Exercise prompt →
Word for word, copy all of the entries.
═══ Available data
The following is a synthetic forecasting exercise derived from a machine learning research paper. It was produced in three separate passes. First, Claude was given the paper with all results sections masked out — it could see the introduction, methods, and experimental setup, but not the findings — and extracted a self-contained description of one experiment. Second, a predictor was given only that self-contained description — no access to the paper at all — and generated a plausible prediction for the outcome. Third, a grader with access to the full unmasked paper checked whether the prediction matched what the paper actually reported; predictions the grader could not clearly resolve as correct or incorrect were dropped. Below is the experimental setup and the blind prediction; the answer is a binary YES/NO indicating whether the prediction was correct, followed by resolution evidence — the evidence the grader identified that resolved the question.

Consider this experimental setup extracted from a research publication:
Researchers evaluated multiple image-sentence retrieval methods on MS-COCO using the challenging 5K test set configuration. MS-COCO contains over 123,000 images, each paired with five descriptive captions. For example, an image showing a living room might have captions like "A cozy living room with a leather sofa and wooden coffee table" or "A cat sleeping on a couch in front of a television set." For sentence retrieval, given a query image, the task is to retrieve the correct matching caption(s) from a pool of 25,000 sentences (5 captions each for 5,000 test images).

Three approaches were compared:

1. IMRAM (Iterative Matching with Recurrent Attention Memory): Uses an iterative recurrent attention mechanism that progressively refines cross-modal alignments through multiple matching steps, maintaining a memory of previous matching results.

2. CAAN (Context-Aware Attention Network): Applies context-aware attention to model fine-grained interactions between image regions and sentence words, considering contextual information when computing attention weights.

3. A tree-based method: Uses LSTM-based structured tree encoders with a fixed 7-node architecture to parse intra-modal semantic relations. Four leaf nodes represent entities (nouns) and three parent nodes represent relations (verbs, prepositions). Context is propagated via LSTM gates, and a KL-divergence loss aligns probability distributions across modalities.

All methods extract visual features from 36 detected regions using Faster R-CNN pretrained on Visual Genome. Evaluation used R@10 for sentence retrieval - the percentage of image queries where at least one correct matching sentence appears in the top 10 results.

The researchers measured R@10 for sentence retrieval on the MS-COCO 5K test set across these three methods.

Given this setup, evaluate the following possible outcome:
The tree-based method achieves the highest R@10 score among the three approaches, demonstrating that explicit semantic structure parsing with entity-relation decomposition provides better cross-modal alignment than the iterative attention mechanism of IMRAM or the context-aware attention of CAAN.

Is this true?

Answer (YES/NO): NO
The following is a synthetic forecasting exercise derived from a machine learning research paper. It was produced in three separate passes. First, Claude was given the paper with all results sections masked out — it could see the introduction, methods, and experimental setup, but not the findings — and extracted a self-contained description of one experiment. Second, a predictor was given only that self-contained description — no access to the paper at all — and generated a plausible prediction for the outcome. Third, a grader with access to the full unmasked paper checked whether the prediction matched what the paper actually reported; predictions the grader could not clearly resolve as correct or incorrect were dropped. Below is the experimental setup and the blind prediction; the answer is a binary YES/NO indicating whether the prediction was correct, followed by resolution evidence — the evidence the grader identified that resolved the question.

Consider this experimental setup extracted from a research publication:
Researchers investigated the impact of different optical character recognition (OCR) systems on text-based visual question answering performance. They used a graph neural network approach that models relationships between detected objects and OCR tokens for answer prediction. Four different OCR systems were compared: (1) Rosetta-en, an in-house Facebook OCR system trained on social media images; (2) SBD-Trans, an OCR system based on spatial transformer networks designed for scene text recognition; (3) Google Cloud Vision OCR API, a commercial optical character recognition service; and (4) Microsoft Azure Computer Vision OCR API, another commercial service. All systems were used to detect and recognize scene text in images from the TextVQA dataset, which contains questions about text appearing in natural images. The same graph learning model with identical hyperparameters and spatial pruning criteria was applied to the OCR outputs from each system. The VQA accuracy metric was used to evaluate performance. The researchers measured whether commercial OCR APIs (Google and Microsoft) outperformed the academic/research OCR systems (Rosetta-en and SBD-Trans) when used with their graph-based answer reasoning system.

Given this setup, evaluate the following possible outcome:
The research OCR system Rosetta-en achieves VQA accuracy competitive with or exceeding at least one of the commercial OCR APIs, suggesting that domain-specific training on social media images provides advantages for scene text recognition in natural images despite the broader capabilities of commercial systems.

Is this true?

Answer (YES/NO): NO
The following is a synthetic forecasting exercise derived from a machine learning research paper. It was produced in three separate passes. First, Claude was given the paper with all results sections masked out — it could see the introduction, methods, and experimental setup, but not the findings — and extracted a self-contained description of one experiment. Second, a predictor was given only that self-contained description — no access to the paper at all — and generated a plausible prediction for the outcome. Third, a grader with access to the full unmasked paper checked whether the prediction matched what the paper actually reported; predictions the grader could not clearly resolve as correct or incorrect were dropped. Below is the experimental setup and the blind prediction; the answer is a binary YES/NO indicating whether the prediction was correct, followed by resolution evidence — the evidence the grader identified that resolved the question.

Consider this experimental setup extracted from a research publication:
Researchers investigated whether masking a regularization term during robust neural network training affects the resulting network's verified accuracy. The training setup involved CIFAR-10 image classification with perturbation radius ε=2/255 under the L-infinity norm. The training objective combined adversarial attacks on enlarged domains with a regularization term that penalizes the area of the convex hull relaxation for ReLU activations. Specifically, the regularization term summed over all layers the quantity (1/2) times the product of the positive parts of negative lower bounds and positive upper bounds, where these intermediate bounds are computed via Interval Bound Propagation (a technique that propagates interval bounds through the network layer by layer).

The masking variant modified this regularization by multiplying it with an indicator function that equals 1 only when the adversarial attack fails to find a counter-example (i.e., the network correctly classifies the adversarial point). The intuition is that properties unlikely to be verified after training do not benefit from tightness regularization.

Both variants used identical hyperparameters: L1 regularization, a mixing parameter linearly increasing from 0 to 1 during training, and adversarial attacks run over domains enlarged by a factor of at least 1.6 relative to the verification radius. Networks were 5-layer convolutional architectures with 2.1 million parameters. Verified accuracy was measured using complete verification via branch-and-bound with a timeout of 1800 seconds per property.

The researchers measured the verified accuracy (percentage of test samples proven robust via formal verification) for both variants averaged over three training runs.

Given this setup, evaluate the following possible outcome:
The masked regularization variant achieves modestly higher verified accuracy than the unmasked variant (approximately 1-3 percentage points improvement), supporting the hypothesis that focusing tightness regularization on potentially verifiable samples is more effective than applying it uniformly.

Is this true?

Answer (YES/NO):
══════
Completed exercise →
The following is a synthetic forecasting exercise derived from a machine learning research paper. It was produced in three separate passes. First, Claude was given the paper with all results sections masked out — it could see the introduction, methods, and experimental setup, but not the findings — and extracted a self-contained description of one experiment. Second, a predictor was given only that self-contained description — no access to the paper at all — and generated a plausible prediction for the outcome. Third, a grader with access to the full unmasked paper checked whether the prediction matched what the paper actually reported; predictions the grader could not clearly resolve as correct or incorrect were dropped. Below is the experimental setup and the blind prediction; the answer is a binary YES/NO indicating whether the prediction was correct, followed by resolution evidence — the evidence the grader identified that resolved the question.

Consider this experimental setup extracted from a research publication:
Researchers evaluated multiple image-sentence retrieval methods on MS-COCO using the challenging 5K test set configuration. MS-COCO contains over 123,000 images, each paired with five descriptive captions. For example, an image showing a living room might have captions like "A cozy living room with a leather sofa and wooden coffee table" or "A cat sleeping on a couch in front of a television set." For sentence retrieval, given a query image, the task is to retrieve the correct matching caption(s) from a pool of 25,000 sentences (5 captions each for 5,000 test images).

Three approaches were compared:

1. IMRAM (Iterative Matching with Recurrent Attention Memory): Uses an iterative recurrent attention mechanism that progressively refines cross-modal alignments through multiple matching steps, maintaining a memory of previous matching results.

2. CAAN (Context-Aware Attention Network): Applies context-aware attention to model fine-grained interactions between image regions and sentence words, considering contextual information when computing attention weights.

3. A tree-based method: Uses LSTM-based structured tree encoders with a fixed 7-node architecture to parse intra-modal semantic relations. Four leaf nodes represent entities (nouns) and three parent nodes represent relations (verbs, prepositions). Context is propagated via LSTM gates, and a KL-divergence loss aligns probability distributions across modalities.

All methods extract visual features from 36 detected regions using Faster R-CNN pretrained on Visual Genome. Evaluation used R@10 for sentence retrieval - the percentage of image queries where at least one correct matching sentence appears in the top 10 results.

The researchers measured R@10 for sentence retrieval on the MS-COCO 5K test set across these three methods.

Given this setup, evaluate the following possible outcome:
The tree-based method achieves the highest R@10 score among the three approaches, demonstrating that explicit semantic structure parsing with entity-relation decomposition provides better cross-modal alignment than the iterative attention mechanism of IMRAM or the context-aware attention of CAAN.

Is this true?

Answer (YES/NO): NO
The following is a synthetic forecasting exercise derived from a machine learning research paper. It was produced in three separate passes. First, Claude was given the paper with all results sections masked out — it could see the introduction, methods, and experimental setup, but not the findings — and extracted a self-contained description of one experiment. Second, a predictor was given only that self-contained description — no access to the paper at all — and generated a plausible prediction for the outcome. Third, a grader with access to the full unmasked paper checked whether the prediction matched what the paper actually reported; predictions the grader could not clearly resolve as correct or incorrect were dropped. Below is the experimental setup and the blind prediction; the answer is a binary YES/NO indicating whether the prediction was correct, followed by resolution evidence — the evidence the grader identified that resolved the question.

Consider this experimental setup extracted from a research publication:
Researchers investigated the impact of different optical character recognition (OCR) systems on text-based visual question answering performance. They used a graph neural network approach that models relationships between detected objects and OCR tokens for answer prediction. Four different OCR systems were compared: (1) Rosetta-en, an in-house Facebook OCR system trained on social media images; (2) SBD-Trans, an OCR system based on spatial transformer networks designed for scene text recognition; (3) Google Cloud Vision OCR API, a commercial optical character recognition service; and (4) Microsoft Azure Computer Vision OCR API, another commercial service. All systems were used to detect and recognize scene text in images from the TextVQA dataset, which contains questions about text appearing in natural images. The same graph learning model with identical hyperparameters and spatial pruning criteria was applied to the OCR outputs from each system. The VQA accuracy metric was used to evaluate performance. The researchers measured whether commercial OCR APIs (Google and Microsoft) outperformed the academic/research OCR systems (Rosetta-en and SBD-Trans) when used with their graph-based answer reasoning system.

Given this setup, evaluate the following possible outcome:
The research OCR system Rosetta-en achieves VQA accuracy competitive with or exceeding at least one of the commercial OCR APIs, suggesting that domain-specific training on social media images provides advantages for scene text recognition in natural images despite the broader capabilities of commercial systems.

Is this true?

Answer (YES/NO): NO
The following is a synthetic forecasting exercise derived from a machine learning research paper. It was produced in three separate passes. First, Claude was given the paper with all results sections masked out — it could see the introduction, methods, and experimental setup, but not the findings — and extracted a self-contained description of one experiment. Second, a predictor was given only that self-contained description — no access to the paper at all — and generated a plausible prediction for the outcome. Third, a grader with access to the full unmasked paper checked whether the prediction matched what the paper actually reported; predictions the grader could not clearly resolve as correct or incorrect were dropped. Below is the experimental setup and the blind prediction; the answer is a binary YES/NO indicating whether the prediction was correct, followed by resolution evidence — the evidence the grader identified that resolved the question.

Consider this experimental setup extracted from a research publication:
Researchers investigated whether masking a regularization term during robust neural network training affects the resulting network's verified accuracy. The training setup involved CIFAR-10 image classification with perturbation radius ε=2/255 under the L-infinity norm. The training objective combined adversarial attacks on enlarged domains with a regularization term that penalizes the area of the convex hull relaxation for ReLU activations. Specifically, the regularization term summed over all layers the quantity (1/2) times the product of the positive parts of negative lower bounds and positive upper bounds, where these intermediate bounds are computed via Interval Bound Propagation (a technique that propagates interval bounds through the network layer by layer).

The masking variant modified this regularization by multiplying it with an indicator function that equals 1 only when the adversarial attack fails to find a counter-example (i.e., the network correctly classifies the adversarial point). The intuition is that properties unlikely to be verified after training do not benefit from tightness regularization.

Both variants used identical hyperparameters: L1 regularization, a mixing parameter linearly increasing from 0 to 1 during training, and adversarial attacks run over domains enlarged by a factor of at least 1.6 relative to the verification radius. Networks were 5-layer convolutional architectures with 2.1 million parameters. Verified accuracy was measured using complete verification via branch-and-bound with a timeout of 1800 seconds per property.

The researchers measured the verified accuracy (percentage of test samples proven robust via formal verification) for both variants averaged over three training runs.

Given this setup, evaluate the following possible outcome:
The masked regularization variant achieves modestly higher verified accuracy than the unmasked variant (approximately 1-3 percentage points improvement), supporting the hypothesis that focusing tightness regularization on potentially verifiable samples is more effective than applying it uniformly.

Is this true?

Answer (YES/NO):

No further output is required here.